# [The request]
Reproduce word for word the material starting at the line that contains "What is the distance from" and ending at the line that contains "5. pixel 111 5", with both of those lines included.

# [Data listing]
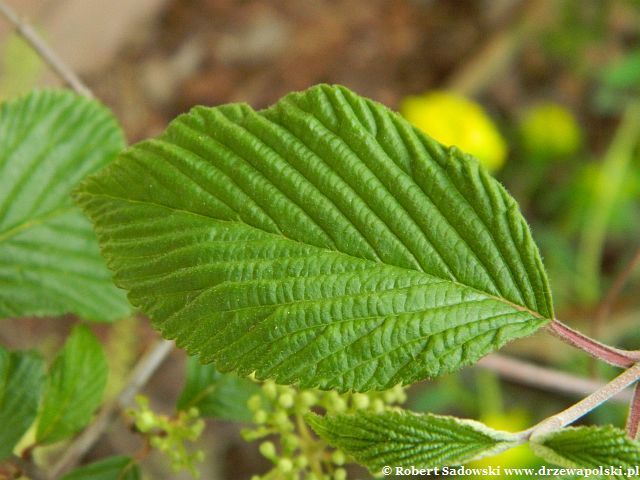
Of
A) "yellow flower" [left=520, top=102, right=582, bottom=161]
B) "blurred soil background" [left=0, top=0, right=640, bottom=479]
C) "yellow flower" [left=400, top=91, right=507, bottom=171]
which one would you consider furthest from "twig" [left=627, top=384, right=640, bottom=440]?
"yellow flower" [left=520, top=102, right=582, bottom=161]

...

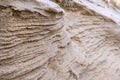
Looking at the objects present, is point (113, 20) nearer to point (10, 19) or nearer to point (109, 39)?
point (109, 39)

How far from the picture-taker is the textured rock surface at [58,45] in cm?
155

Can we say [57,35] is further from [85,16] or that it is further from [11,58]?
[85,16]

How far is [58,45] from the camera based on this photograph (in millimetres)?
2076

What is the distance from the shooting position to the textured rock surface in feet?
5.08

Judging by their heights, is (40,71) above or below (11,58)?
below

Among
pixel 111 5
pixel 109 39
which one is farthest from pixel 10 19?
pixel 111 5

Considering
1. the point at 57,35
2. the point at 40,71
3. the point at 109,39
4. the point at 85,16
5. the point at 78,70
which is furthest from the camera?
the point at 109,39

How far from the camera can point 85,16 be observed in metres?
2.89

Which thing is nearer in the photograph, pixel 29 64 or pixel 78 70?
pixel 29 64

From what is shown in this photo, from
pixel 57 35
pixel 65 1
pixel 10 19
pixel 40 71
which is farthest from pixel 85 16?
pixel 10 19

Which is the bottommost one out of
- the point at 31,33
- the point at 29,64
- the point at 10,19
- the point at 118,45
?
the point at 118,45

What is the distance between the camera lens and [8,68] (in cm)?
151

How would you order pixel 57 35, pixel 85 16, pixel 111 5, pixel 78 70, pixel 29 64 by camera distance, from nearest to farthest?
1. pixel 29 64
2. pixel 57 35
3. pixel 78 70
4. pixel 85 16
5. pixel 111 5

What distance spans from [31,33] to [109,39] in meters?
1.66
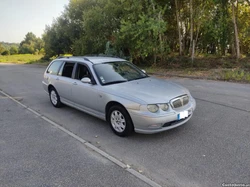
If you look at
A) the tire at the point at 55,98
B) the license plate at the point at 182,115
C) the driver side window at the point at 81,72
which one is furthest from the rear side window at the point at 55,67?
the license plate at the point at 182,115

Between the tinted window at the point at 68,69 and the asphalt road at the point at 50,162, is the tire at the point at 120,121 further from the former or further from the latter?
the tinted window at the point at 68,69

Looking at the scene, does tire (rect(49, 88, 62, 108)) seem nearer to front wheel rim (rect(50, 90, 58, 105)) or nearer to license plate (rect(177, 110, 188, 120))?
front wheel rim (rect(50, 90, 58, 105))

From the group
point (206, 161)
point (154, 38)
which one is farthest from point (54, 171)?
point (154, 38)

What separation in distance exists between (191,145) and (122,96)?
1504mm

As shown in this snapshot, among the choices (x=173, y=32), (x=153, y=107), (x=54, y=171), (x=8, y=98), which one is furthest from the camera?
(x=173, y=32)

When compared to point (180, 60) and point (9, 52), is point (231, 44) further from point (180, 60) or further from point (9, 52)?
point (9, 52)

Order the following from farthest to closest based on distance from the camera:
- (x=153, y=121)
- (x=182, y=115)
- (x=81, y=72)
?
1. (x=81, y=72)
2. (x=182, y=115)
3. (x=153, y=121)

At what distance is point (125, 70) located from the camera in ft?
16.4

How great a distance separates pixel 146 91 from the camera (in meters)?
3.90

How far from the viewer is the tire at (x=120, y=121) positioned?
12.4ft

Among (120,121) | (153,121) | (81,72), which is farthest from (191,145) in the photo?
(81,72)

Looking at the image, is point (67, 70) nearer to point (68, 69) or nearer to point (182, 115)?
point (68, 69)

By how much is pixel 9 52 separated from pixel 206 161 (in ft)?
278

==

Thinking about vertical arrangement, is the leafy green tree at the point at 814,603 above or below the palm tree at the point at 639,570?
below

# [The answer]
What is the distance from the shooting position to the textured rock surface in feet?
5.08

Judging by their heights, is (40,71) above or below (11,58)?
below

Among
pixel 111 5
pixel 109 39
which one is farthest from pixel 10 19?
pixel 111 5

Considering
1. the point at 57,35
2. the point at 40,71
3. the point at 109,39
4. the point at 85,16
5. the point at 78,70
which is furthest from the camera?
the point at 109,39

How far from the camera can point 85,16 be observed in metres?
2.89

Which thing is nearer in the photograph, pixel 29 64 or pixel 78 70?
pixel 29 64

From what is shown in this photo, from
pixel 57 35
pixel 65 1
pixel 10 19
pixel 40 71
which is farthest from pixel 85 16?
pixel 10 19

Which is the bottommost one out of
- the point at 31,33
- the point at 29,64
- the point at 10,19
- the point at 118,45
?
the point at 118,45

What is the distance between the camera lens and [8,68] (in cm)?
151

How would you order pixel 57 35, pixel 85 16, pixel 111 5, pixel 78 70, pixel 29 64 by camera distance, from nearest to farthest?
1. pixel 29 64
2. pixel 57 35
3. pixel 78 70
4. pixel 85 16
5. pixel 111 5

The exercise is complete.